Sur l'article 700 du code de procédure civile et les dépens
Il convient de confirmer l'ordonnance entreprise en ce qu'elle a condamné Mme [S] épouse [N] aux dépens de première instance, en ce compris le coût du commandement de payer du 28 février 2022 et de l'assignation. Elle sera en revanche infirmée en ce qu'elle l'a condamnée à verser à M. [I] la somme de 500 euros au titre des frais irrépétibles.
Compte tenu du sens de la présente décision, les dépens d'appel seront laissés à la charge de Mme [S] épouse [N].

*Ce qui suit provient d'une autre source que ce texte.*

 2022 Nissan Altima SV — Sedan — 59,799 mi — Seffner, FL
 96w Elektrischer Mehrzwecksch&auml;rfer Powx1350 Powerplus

En revanche, l'équité ne commande pas de faire application des dispositions de l'article 700 du code de procédure civile en faveur de M. [I] pour les frais exposés en première instance et en appel non compris dans les dépens.
PAR CES MOTIFS
La cour,
Confirme l'ordonnance entreprise du 5 septembre 2022 en ce qu'elle a :
constaté l'acquisition de la clause résolutoire du bail conclu entre les parties à la date du 28 avril 2022 ;
condamné Mme [T] [S] à payer à M. [X] [I], à titre provisionnel, la somme de 2 558 euros arrêtée au 16 mai 2022, terme du mois de mai 2022 inclus, au titre des loyers, charges et indemnités d'occupation ;
dit que cette somme produira intérêts au taux légal à compter du 28 février 2022 ;
condamné Mme [T] [S] aux entiers dépens, en ce compris le coût du commandement de payer du 28 février 2022 et de l'assignation ;
L'infirme pour le surplus ;
Statuant à nouveau et y ajoutant,
Autorise Mme Mme [T] [S] épouse [N] à se libérer de sa dette en 24 mensualités de 105 euros le 15 de chaque mois, la 24ème mensualité étant augmentée du solde de la dette ;
Dit que ces mensualités devront être payées en plus du loyer et des provisions sur charges courants et en même temps qu'eux ;
Dit que la première mensualité sera due en même temps que le loyer et la provision sur charges courants du premier mois suivant la signification de la présente décision ;
Dit que les effets de la résiliation judiciaire sont suspendus pendant l'exécution des délais de grâce ;
Dit que si les délais sont respectés, la résiliation sera réputée n'avoir jamais joué et le bail reprendra pleinement ses effets entre les parties ;
Dit qu'au contraire, à défaut de paiement d'une seule mensualité ou du loyer et de la provision sur charges courants à son terme exact :
1 ' le bail sera automatiquement résilié,
2 - le solde de la dette deviendra immédiatement exigible,
3 - à défaut pour Mme [T] [S] épouse [N] d'avoir libéré les lieux deux mois après la notification au préfet du commandement d'avoir à quitter les lieux, il sera procédé à son expulsion et à celle de tous occupants de son chef, avec l'assistance de la force publique et d'un serrurier, si besoin est, conformément aux dispositions des articles L 412-1 et suivants, R 412-1 et suivants du code des procédures civiles d'exécution, et au transport des meubles laissés dans les lieux aux frais de l'expulsée dans tel garde-meubles choisi par cette dernière ou à défaut par l'huissier en charge des opérations conformément aux dispositions des articles L 433-1 et L 433-2 du code des procédures civiles d'exécution,
4 ' Mme [T] [S] épouse [N] sera tenue au paiement d'une indemnité d'occupation égale au montant du dernier loyer augmenté de la provision mensuelle sur charges, tels qu'ils auraient été dus en cas de poursuite du bail, soit égale à la somme de 950 euros, avec possibilité de révision s'agissant des charges locatives ;
Déboute M. [X] [I] de sa demande formée en application de l'article 700 du code de procédure pour les frais exposés en première instance et en appel non compris dans les dépens ;
Condamne Mme [T] [S] épouse [N] aux dépens de la procédure d'appel.